Locate each line in the records that contains the word "hill" and copy those lines. Letter case counts.

→ Entries on spatial positioning:
## start

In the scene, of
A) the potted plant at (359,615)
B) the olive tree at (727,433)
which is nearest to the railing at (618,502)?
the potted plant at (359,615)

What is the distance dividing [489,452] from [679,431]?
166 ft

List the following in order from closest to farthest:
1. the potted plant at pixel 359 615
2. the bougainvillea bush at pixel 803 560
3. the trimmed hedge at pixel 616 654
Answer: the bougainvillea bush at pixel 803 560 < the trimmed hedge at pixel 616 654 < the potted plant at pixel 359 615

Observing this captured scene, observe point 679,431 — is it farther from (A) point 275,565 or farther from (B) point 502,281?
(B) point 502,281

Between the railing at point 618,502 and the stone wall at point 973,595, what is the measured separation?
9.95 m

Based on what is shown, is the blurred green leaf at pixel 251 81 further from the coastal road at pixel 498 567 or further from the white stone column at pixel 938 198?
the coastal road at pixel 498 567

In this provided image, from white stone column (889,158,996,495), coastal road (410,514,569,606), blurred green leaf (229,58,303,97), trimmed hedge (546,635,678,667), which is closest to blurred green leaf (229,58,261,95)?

## end
## start

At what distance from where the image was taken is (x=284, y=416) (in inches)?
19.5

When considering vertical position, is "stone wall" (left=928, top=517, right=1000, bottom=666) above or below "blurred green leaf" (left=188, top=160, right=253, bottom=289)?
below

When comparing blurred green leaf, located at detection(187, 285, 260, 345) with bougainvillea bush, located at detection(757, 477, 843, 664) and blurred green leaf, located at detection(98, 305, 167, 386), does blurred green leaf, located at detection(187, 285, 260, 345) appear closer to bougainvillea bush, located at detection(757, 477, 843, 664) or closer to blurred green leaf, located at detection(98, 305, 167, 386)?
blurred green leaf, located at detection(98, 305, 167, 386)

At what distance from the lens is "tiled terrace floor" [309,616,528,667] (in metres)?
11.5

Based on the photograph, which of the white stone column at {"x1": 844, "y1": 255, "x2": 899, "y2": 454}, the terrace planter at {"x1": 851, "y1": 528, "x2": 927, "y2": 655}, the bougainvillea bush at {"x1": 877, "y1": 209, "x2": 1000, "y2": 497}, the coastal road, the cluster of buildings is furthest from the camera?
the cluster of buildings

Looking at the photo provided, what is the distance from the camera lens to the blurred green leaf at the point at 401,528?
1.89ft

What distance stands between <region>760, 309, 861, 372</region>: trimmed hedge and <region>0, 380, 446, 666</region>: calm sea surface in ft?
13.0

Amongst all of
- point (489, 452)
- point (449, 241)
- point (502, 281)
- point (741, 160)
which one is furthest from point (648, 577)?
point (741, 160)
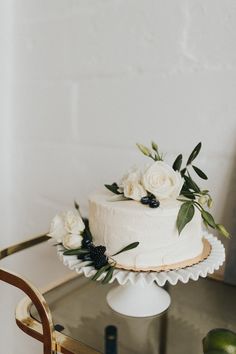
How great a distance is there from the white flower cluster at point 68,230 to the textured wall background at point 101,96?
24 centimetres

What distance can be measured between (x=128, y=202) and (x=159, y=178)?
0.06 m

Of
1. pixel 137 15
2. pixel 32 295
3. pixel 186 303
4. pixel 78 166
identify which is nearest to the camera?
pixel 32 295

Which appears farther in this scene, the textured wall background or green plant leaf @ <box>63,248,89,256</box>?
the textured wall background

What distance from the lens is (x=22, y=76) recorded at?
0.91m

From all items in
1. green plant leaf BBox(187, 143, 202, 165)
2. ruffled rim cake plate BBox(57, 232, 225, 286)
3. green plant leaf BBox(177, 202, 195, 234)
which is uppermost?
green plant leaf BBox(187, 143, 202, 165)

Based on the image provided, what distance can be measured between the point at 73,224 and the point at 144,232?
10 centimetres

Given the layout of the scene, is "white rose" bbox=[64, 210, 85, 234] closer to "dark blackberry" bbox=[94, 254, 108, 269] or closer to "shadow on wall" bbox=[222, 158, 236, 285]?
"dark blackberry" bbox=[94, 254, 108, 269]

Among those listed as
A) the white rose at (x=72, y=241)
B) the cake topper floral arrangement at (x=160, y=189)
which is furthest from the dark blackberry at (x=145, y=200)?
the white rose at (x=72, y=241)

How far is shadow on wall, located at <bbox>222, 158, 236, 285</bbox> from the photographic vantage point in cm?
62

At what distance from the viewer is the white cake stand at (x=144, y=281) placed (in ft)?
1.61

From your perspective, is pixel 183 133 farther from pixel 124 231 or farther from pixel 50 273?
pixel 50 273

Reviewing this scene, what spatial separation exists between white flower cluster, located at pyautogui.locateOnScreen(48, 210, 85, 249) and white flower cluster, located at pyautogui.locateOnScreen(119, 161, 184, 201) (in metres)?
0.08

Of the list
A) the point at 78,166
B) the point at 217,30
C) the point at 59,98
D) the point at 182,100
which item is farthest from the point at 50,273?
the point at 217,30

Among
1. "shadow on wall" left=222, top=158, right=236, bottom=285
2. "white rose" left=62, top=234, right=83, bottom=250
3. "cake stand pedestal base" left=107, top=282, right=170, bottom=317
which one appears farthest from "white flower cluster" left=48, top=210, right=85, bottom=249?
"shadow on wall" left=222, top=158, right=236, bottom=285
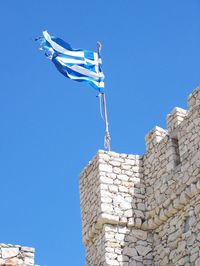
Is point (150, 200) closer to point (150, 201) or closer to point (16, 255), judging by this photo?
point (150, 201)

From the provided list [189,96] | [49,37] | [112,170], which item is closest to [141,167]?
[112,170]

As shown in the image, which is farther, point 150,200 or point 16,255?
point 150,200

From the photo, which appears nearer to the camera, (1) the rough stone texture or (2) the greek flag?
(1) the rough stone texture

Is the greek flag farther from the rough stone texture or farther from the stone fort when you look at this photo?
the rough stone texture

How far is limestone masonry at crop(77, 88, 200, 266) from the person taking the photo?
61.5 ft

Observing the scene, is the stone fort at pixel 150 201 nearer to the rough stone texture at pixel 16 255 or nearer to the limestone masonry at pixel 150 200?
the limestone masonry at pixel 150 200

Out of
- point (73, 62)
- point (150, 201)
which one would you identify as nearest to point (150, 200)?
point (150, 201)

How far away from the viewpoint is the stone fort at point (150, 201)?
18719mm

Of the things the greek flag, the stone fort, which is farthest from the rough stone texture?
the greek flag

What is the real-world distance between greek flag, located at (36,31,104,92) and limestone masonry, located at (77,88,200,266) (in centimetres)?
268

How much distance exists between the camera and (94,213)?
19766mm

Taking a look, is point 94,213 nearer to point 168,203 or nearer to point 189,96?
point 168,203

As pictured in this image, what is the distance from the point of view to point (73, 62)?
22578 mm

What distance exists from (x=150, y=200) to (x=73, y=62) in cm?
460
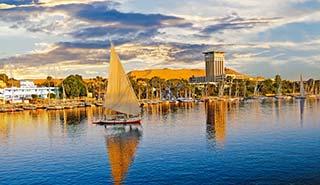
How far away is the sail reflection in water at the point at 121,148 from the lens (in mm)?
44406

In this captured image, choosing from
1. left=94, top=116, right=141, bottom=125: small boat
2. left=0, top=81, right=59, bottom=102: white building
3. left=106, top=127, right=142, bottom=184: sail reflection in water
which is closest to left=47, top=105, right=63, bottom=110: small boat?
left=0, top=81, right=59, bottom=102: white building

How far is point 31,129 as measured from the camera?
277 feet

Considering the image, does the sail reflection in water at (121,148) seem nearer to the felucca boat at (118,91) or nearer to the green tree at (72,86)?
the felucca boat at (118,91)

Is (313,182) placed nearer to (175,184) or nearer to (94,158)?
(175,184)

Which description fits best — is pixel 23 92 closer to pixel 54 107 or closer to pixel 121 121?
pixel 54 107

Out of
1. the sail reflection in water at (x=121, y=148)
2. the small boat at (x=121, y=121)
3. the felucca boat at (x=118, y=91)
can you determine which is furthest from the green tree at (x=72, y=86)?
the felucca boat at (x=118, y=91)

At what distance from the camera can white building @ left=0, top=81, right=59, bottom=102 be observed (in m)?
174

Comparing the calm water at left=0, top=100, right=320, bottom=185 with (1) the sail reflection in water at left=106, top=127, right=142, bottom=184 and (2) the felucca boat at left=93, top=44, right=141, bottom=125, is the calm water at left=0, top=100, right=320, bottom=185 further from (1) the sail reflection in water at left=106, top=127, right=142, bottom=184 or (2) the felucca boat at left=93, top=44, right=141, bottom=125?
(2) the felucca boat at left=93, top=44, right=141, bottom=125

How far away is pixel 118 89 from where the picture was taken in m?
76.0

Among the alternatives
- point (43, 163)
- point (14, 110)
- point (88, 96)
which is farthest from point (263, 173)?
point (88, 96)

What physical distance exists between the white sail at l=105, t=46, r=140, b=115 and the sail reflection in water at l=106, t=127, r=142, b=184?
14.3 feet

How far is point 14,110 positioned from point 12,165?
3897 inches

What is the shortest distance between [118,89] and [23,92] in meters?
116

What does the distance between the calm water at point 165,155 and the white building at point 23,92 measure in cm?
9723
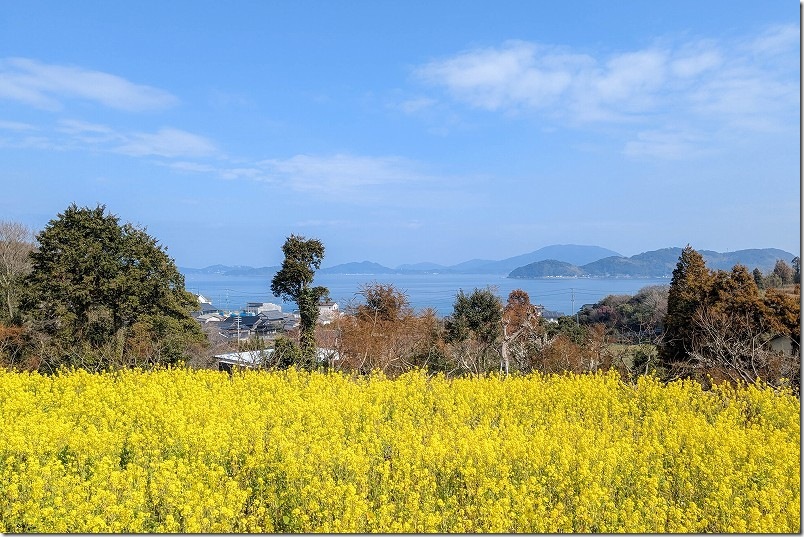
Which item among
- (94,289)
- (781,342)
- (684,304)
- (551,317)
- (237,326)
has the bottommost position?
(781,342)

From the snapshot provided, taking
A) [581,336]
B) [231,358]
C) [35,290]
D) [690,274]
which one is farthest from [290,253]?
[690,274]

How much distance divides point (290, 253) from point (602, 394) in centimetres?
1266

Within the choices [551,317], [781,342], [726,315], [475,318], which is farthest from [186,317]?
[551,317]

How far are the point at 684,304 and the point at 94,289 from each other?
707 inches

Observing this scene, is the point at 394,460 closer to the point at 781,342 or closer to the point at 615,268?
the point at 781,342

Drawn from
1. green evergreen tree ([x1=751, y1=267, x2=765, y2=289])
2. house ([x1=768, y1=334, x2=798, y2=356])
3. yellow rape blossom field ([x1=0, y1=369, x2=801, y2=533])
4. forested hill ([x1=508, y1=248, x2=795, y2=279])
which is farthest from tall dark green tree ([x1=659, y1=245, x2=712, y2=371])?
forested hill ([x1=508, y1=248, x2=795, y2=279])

## end

→ The completed task:
4. forested hill ([x1=508, y1=248, x2=795, y2=279])
forested hill ([x1=508, y1=248, x2=795, y2=279])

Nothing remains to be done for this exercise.